Surveys conducted by the Bangko Sentral ng Pilipinas revealed that the overall confidence index (CI) of businesses rose to 50.7 percent in the second quarter of 2014 from 37.8 percent in the first quarter and is expected to be sustained in the third quarter, with a CI of 48.9 percent.

“The re-fleeting program of airline companies in line with increasing their flight routes and the government’s continuing efforts to augment power supply and to improve operational capability in search and rescue operations and in maritime law enforcement, are likely to boost merchandise imports in the coming months,” Balisacan said.

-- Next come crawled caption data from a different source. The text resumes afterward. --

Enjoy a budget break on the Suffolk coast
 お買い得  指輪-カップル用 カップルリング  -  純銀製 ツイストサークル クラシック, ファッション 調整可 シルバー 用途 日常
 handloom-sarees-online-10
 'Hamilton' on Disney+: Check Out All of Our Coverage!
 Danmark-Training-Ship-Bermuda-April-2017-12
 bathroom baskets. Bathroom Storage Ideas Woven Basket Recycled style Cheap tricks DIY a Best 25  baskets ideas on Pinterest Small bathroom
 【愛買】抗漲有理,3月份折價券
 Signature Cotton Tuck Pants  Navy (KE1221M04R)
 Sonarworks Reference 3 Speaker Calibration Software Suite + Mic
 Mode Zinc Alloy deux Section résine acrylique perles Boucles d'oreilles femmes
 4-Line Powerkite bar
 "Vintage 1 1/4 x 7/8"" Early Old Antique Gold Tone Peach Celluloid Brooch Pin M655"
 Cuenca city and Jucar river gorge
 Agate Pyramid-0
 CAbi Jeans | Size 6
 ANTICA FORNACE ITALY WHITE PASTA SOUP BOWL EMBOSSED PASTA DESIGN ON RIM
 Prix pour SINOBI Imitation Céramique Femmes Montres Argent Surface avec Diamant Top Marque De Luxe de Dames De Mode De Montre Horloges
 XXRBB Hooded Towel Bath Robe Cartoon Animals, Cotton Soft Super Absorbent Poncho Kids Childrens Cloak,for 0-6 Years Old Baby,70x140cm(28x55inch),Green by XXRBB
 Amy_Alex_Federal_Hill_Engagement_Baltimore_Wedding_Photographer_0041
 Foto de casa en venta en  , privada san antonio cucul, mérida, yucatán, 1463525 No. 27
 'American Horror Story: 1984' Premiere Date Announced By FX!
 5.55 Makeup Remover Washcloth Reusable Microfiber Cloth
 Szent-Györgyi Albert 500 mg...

Meanwhile, Balisacan noted that the import of major food items declined despite current tightness in the domestic supply of food, indicating that the country has not taken advantage of trade opportunities to stem possible upward price pressures.

As for the sources of Philippine imports in May 2014, the People’s Republic of China had the biggest share at 15.2 percent amounting to US$724.4 million, followed by the United States of America with an 11.0 percent share, totaling US$525.7 million. However, decreases in purchases from these countries contributed to the overall decline in imports during the period.

The value of imported goods from major ASEAN-member trading partners represented 27.3 percent (US$1.3billion) of the country’s total merchandise imports, mostly on capital goods, materials accounting for the manufacture of electrical equipment, and consumer durables. Meanwhile, the European Union (EU) supplied US$526.7 million or about 11.1 percent of the country’s total import requirements in May 2014.

Citing the increasing regional integration and competition associated with the ASEAN Economic Community (AEC) in 2015, Balisacan stressed that the government should firm up efforts to encourage businesses to invest more on capital goods as these are crucial for increasing the global competitiveness of Philippine firms.

“In particular, higher importation of capital goods will make the technological know-how of domestic industries at par with other countries, and would likewise allow them to add greater value to Philippine-made goods,” Balisacan concluded.